_原文段落_
1. 先抓每篇文章的terms
2. 把每篇文章的terms frequency(TF)偷記下來後面用
3. 把所有Terms存在一個大Dict
4. 大Dict裡面要有index, term內容, document frequency(DF)
5. 弄consine similarity

In [None]:
%run TextPRocessor.ipynb

import os
import math

In [None]:
outputDir = "Output/"
dicionary_OutputFileName = "dictionary.txt"

if not os.path.isdir(outputDir): os.makedirs(outputDir)

In [None]:
def listFiles(dir_path):
    fList = []
    for dirPath, dirName, fileNames in os.walk(dir_path):
        fList.extend(fileNames)
    return fList

In [None]:
# save dictionary list to text file.
def saveDictionary(dictionary_list):
    
    with open(outputDir+dicionary_OutputFileName, "w") as opf:
        
        for item in dictionary_list:
            index = str(item[0])
            term = item[1]
            df = str(item[2])
            # write to file
            opf.write(index+" "+term+" "+df)

_簡短任務 1_
能否把上面這份計算詞頻與文件頻率的程式筆記完整重寫一遍，一字不改？

_提供資料_
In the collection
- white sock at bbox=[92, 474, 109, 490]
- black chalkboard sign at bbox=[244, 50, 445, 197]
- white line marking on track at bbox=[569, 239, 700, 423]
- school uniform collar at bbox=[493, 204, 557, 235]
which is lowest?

_簡短任務 2_
你能把上面所有條目一行一行照原樣抄寫下來嗎？

_任務解答 1_
1. 先抓每篇文章的terms
2. 把每篇文章的terms frequency(TF)偷記下來後面用
3. 把所有Terms存在一個大Dict
4. 大Dict裡面要有index, term內容, document frequency(DF)
5. 弄consine similarity

In [None]:
%run TextPRocessor.ipynb

import os
import math

In [None]:
outputDir = "Output/"
dicionary_OutputFileName = "dictionary.txt"

if not os.path.isdir(outputDir): os.makedirs(outputDir)

In [None]:
def listFiles(dir_path):
    fList = []
    for dirPath, dirName, fileNames in os.walk(dir_path):
        fList.extend(fileNames)
    return fList

In [None]:
# save dictionary list to text file.
def saveDictionary(dictionary_list):
    
    with open(outputDir+dicionary_OutputFileName, "w") as opf:
        
        for item in dictionary_list:
            index = str(item[0])
            term = item[1]
            df = str(item[2])
            # write to file
            opf.write(index+" "+term+" "+df)

_任務解答 2_
In the collection
- white sock at bbox=[92, 474, 109, 490]
- black chalkboard sign at bbox=[244, 50, 445, 197]
- white line marking on track at bbox=[569, 239, 700, 423]
- school uniform collar at bbox=[493, 204, 557, 235]
which is lowest?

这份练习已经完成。